# PROMPT A:
In the records, take the lines from the one with "Which item, drawn from" through the end of the records and write them out again with "reddish rock" switched to "red stone". Keep everything else the same.

# SOURCE EXCERPT:
## START

2. A Balanced Part of a Cold Breakfast
When I was a kid, I thought ice cream sandwiches were literally two pieces of bread with ice cream in the middle. I really wanted one. I went to ask my mom if I could have one while she was napping and she half-consciously said we didn’t have any. I said, that’s okay! I’ll make one! She said nothing. I quickly learned ice cream sandwiches were not, in fact, two pieces of white bread with a spoonful of vanilla ice cream in the middle.
3. The Birds and The Balls
When I was about six, I used to think sex was just a hug because my parents called it a “special cuddle,” and I knew it had something to do with the balls. S0, I thought when a man and women hugged the balls went through the man’s skin and into the woman’s body, then either came back or regrew? I’m a little fuzzy on that detail, but I concluded that if two men hugged, they would just swap balls, so I punched myself in the balls, went and hugged my brother for the ultimate prank. I asked him, “Do your balls hurt?” He was like “No?” So realized I had just punched myself in the balls for no reason.
4. A Trunk in My Junk (My Belly)
The dumbest thing I believed was that if I ate any kind of seed a tree would grow out of my stomach. For example, I have the weird childhood fear of apples because I was afraid if I ate the seed, I’d have an apple tree growing inside me. I remember this one time I ate a sunflower seed when I was with a group of friends. The older guy in the group—I was about 5, he was about 8 or 9—told me I was going to die in three days because of it. Scariest three days of my life, and as a child, I didn’t tell anyone.

## END

# DATASET:
## START

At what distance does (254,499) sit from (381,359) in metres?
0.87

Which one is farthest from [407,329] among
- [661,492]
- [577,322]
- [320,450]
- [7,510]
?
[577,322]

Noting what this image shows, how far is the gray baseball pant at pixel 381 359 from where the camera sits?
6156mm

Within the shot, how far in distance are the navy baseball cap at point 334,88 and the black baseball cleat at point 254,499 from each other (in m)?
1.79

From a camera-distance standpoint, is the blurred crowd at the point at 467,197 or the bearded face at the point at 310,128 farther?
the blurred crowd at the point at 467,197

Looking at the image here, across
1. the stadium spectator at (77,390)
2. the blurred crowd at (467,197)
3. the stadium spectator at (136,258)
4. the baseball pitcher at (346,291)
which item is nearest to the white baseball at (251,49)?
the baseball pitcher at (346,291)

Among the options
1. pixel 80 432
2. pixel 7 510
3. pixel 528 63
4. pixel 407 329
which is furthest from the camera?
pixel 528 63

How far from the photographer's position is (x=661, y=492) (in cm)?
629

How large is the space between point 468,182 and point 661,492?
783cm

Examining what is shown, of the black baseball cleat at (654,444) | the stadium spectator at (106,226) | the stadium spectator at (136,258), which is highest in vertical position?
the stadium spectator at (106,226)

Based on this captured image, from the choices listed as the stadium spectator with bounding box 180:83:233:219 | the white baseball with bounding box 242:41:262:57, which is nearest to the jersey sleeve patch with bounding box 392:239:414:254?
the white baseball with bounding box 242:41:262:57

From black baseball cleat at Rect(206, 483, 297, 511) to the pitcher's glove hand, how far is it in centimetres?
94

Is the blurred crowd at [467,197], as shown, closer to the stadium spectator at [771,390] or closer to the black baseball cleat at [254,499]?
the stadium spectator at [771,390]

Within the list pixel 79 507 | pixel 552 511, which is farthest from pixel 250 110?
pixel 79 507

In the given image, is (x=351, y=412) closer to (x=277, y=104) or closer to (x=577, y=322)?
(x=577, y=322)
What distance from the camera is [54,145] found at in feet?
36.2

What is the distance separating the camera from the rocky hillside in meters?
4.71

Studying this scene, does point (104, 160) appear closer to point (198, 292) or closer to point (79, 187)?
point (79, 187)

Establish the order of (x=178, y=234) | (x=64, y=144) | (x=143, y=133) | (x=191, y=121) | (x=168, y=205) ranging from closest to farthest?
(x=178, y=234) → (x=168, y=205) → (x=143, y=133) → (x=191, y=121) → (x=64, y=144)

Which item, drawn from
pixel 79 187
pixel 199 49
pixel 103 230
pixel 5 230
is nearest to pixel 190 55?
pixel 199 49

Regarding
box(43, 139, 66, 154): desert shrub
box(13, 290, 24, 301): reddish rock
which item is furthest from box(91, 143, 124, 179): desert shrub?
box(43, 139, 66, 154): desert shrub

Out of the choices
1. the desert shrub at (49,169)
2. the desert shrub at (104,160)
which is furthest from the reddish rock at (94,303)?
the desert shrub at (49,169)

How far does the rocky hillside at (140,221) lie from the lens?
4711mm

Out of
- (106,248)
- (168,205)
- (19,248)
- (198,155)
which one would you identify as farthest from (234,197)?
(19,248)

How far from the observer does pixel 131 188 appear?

## END

# PROMPT B:
Return the passage on childhood beliefs from "2. A Balanced" to "vanilla ice cream in the middle.", copied word for word.

# FINAL RESULT A:
Which item, drawn from
pixel 79 187
pixel 199 49
pixel 103 230
pixel 5 230
is nearest to pixel 190 55?
pixel 199 49

Regarding
box(43, 139, 66, 154): desert shrub
box(13, 290, 24, 301): red stone
which item is furthest from box(91, 143, 124, 179): desert shrub?
box(43, 139, 66, 154): desert shrub

Out of the choices
1. the desert shrub at (49,169)
2. the desert shrub at (104,160)
which is furthest from the red stone at (94,303)?
the desert shrub at (49,169)

How far does the rocky hillside at (140,221) lie from the lens?
4711mm

Out of
- (106,248)
- (168,205)
- (19,248)
- (198,155)
which one would you identify as farthest from (234,197)?
(19,248)

How far from the observer does pixel 131 188 appear?

# FINAL RESULT B:
2. A Balanced Part of a Cold Breakfast
When I was a kid, I thought ice cream sandwiches were literally two pieces of bread with ice cream in the middle. I really wanted one. I went to ask my mom if I could have one while she was napping and she half-consciously said we didn’t have any. I said, that’s okay! I’ll make one! She said nothing. I quickly learned ice cream sandwiches were not, in fact, two pieces of white bread with a spoonful of vanilla ice cream in the middle.